Techniques for shooting amazing portraits with digital camera
Techniques for shooting amazing portraits with digital camera
Professional wedding photographers with years of experience often find it easy to use old proven techniques when taking portraits. When taking portraits of couples, even when they are posed using new styles, portraits tend to become very monotonous when the angles and compositions being used are the same. We can say the photographers have fallen into a creative rut when all the pictures taken by them end up looking the same. When that happens, they have to pick up new techniques to challenge themselves and stay ahead of others. Let us look at some tips that can help keep the portraits look innovative and distinctive for each couple.
- Use a Longer Lens
Many photographers are of the opinion that the 50mm lens is a “must-have” portrait-lens, but the perspective offered by the mid-range lens is something familiar and oft seen. Portraits can be avoided being shot in the mid-range as they tend to look too ordinary. An attractive image compression that cannot be produced by a 50mm can be created using a 200mm or 85mm. This will help to not only flatter the couple by minimising the distortion of features, but also create a more dramatic back-ground blur and moreover, the background will be brought closer to the subject. Communicating with the subjects when using a 200mm would be a tad difficult. This can be overcome if you have one person shooting the picture from the distance and another placed closer to the couple to communicate with them.
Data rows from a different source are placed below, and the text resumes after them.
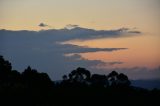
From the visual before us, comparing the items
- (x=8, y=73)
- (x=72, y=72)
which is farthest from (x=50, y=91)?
(x=72, y=72)

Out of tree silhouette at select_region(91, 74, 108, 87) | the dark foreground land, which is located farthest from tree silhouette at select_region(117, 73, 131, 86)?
the dark foreground land

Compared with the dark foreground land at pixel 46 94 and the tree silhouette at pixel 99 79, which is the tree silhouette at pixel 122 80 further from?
the dark foreground land at pixel 46 94

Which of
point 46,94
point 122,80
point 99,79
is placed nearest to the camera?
point 46,94

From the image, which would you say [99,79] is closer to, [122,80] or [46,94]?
[122,80]

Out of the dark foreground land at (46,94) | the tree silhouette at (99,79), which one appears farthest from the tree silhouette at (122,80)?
the dark foreground land at (46,94)

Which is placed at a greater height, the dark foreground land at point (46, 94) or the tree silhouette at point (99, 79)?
the tree silhouette at point (99, 79)

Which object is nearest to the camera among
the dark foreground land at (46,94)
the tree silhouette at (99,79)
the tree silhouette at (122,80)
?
the dark foreground land at (46,94)

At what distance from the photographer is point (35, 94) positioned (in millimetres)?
43562

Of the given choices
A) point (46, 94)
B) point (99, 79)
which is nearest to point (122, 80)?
point (99, 79)

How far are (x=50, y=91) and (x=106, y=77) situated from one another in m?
34.7

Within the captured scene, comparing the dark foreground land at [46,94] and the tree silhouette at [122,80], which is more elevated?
the tree silhouette at [122,80]

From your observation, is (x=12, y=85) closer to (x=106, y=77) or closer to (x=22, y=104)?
(x=22, y=104)

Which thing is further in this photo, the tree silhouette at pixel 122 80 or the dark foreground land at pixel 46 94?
the tree silhouette at pixel 122 80

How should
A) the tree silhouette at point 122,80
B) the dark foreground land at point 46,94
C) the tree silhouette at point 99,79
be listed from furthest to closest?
the tree silhouette at point 99,79 < the tree silhouette at point 122,80 < the dark foreground land at point 46,94
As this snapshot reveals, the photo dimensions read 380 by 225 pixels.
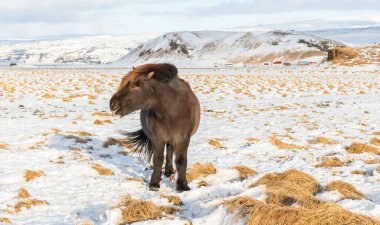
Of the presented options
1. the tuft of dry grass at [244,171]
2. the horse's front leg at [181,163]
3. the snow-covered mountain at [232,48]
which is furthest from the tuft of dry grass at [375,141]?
the snow-covered mountain at [232,48]

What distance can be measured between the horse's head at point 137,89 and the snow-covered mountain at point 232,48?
420 ft

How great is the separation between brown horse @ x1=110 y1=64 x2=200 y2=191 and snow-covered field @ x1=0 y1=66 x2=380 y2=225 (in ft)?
2.36

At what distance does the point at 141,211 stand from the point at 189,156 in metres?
4.04

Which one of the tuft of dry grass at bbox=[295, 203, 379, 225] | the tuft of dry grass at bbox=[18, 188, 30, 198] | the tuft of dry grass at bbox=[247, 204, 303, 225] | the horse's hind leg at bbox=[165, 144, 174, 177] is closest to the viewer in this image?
the tuft of dry grass at bbox=[295, 203, 379, 225]

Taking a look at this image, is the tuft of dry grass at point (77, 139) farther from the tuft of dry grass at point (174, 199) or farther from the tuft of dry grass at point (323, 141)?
the tuft of dry grass at point (323, 141)

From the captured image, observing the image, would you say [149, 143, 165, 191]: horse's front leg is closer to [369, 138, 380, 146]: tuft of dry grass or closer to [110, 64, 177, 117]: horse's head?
[110, 64, 177, 117]: horse's head

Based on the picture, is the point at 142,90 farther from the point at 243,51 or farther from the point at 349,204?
the point at 243,51

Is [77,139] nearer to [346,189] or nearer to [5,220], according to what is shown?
[5,220]

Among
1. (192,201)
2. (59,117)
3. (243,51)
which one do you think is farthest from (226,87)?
(243,51)

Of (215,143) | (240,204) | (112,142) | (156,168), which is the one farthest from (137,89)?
(215,143)

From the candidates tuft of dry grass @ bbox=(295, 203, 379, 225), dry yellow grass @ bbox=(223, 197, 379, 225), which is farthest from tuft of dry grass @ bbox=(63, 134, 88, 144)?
tuft of dry grass @ bbox=(295, 203, 379, 225)

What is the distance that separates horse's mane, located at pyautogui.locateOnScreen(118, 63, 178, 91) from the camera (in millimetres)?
6066

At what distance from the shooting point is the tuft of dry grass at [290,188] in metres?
5.01

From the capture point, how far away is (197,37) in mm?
183125
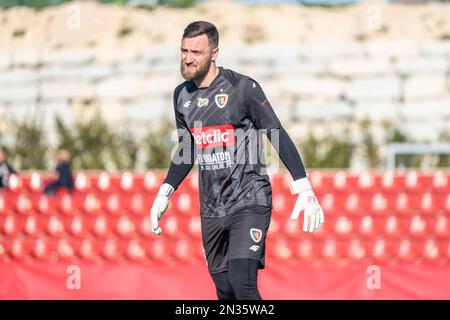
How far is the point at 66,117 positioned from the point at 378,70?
677 centimetres

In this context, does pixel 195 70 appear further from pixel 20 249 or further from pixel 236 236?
pixel 20 249

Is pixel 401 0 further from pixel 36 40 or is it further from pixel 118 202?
pixel 118 202

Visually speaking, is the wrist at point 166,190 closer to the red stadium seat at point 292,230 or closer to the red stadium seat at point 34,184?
the red stadium seat at point 292,230

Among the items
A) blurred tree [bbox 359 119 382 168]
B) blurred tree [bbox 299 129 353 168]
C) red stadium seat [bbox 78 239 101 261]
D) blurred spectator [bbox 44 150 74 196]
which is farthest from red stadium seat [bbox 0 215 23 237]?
blurred tree [bbox 359 119 382 168]

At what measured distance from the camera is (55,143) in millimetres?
22859

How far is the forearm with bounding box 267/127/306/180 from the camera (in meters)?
6.54

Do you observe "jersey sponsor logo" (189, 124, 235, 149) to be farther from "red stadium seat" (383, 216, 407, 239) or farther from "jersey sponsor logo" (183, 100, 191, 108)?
"red stadium seat" (383, 216, 407, 239)

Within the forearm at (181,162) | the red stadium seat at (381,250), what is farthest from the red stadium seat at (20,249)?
the forearm at (181,162)

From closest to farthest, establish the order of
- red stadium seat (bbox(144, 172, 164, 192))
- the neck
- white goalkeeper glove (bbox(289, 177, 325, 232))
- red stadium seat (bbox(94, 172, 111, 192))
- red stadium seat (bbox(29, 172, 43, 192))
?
white goalkeeper glove (bbox(289, 177, 325, 232)) → the neck → red stadium seat (bbox(144, 172, 164, 192)) → red stadium seat (bbox(94, 172, 111, 192)) → red stadium seat (bbox(29, 172, 43, 192))

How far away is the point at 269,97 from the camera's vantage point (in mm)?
22672

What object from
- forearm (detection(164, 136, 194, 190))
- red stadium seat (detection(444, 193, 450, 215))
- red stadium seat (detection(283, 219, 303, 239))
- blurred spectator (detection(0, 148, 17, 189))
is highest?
forearm (detection(164, 136, 194, 190))

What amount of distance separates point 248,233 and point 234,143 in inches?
21.9

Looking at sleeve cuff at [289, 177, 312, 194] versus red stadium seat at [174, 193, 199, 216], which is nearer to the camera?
sleeve cuff at [289, 177, 312, 194]

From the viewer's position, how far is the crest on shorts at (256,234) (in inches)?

- Find angles that are not at eye level
It is easy for photographers to see what is right in front of them. For a change, try to give a new perspective to the image by taking it from an angle above or below the eye-level. This is the best technique to use to flatter subjects who are of different heights and body types. Making a bride sit on the floor so that her hair and face are more in focus than the rest of her gives a different outlook to the image than the standard frontal bride portrait.
- Use off-camera flash
Even when used straight on, flash very rarely compliments a person’s face and the dimensionality of the image is lost. Both light and shadow on the subjects can be created when flash is used to light them from the side thereby flattering their features. A wider range of highlights and shadows are brought to the subject by this method. Moreover, details in the background are also highlighted and a more dramatic landscape is created.
- Overpower the sun with flash
Shooting during the mid-day using natural light is not an easy task. But, the power of the sun can be reduced and the image darkened for better exposure by using a couple of speedlites. This technique can particularly be used when environmental portraits that focus more on the landscape are being created. Speedlites can be effective in lighting up only the subject by over powering the sun and underexposing the sky. To generate light that is powerful enough to overpower the light of the sun, 2 to 4 off-camera speedlites with no diffusers would have to be used. To put more light on the subject, the speedlites can be held closer to the side of the subject. This also helps to create a dramatic effect by underexposing the background more.
- Find back-light
Training one’s eye to find perfect light requires time and practice. You can become a master in taking amazing portraits once you have acquired training in finding the light in any situation. After all, the quintessence of any photographic image is lighting. Irrespective of the light source, whether it be the sun, a light bulb or a window, they can be made use of to create beautiful edge light, where the source of light is from behind the subject. The rim light creates an effect that enhances the dimension of the image wherein the subject is more in focus and outlined because it is separated from the background.
- Look for silhouettes and reflections
For the enhancement of images, both visually and in depth, learn to look for reflective surfaces and opportunities to create silhouettes. To create silhouettes, it is imperative to look out for a strong source of light and make sure that it is placed behind the couple. The source of light could be light from a window, from a skylight or even a patch of light found on a wall. Try some creative reflective surfaces to get reflections like puddles, glass, floors and even granite walls.
- Shoot through objects
Objects that come in the way can be used advantageously. Certain elements can be placed in front of the image. Finding gaps between tree branches or other ordinary everyday items can enhance images by adding an interesting and many a times colourful element to the image. The subjects can be framed in an intimate way by blurring the foreground objects with the help of a longer lens.
- The sun as a light source
Photographers commonly shy away from shooting in the sun and prefer the open shade for an easy and even exposure. Earlier, back-lighting was mentioned as a solution when shooting in harsh light conditions. But, sunlight can be made use of as a direct spotlight on the subject. When the areas directly in contact with the sun are exposed, the surrounding shadows and the background will automatically darken throwing more focus and light on your subjects. Varying visual special effects can be created by applying this methods to different lighting options.
- Use video light for night portraits
When there is no light source available, video lights can be a good source to light up your subjects. Video lights are a constant source of light and hence, you can check how an image would show up on camera. LED video lights give enough power to last a little more than 2 hours. In low light situations, they are a good alternative to speedlites and can be adjusted quickly in dark situations.
- Use gel on your speedlites
The mood of your image can be changed by adding CTB (blue) or CTO (orange) gels to the speedlites. When the shooting is being done in a situation where the sky is overcast and very blue, the environment can be warmed up by the addition of a CTB gel and correct adjustment of white balance. Sunlight can be imitated with the help of CTO gels.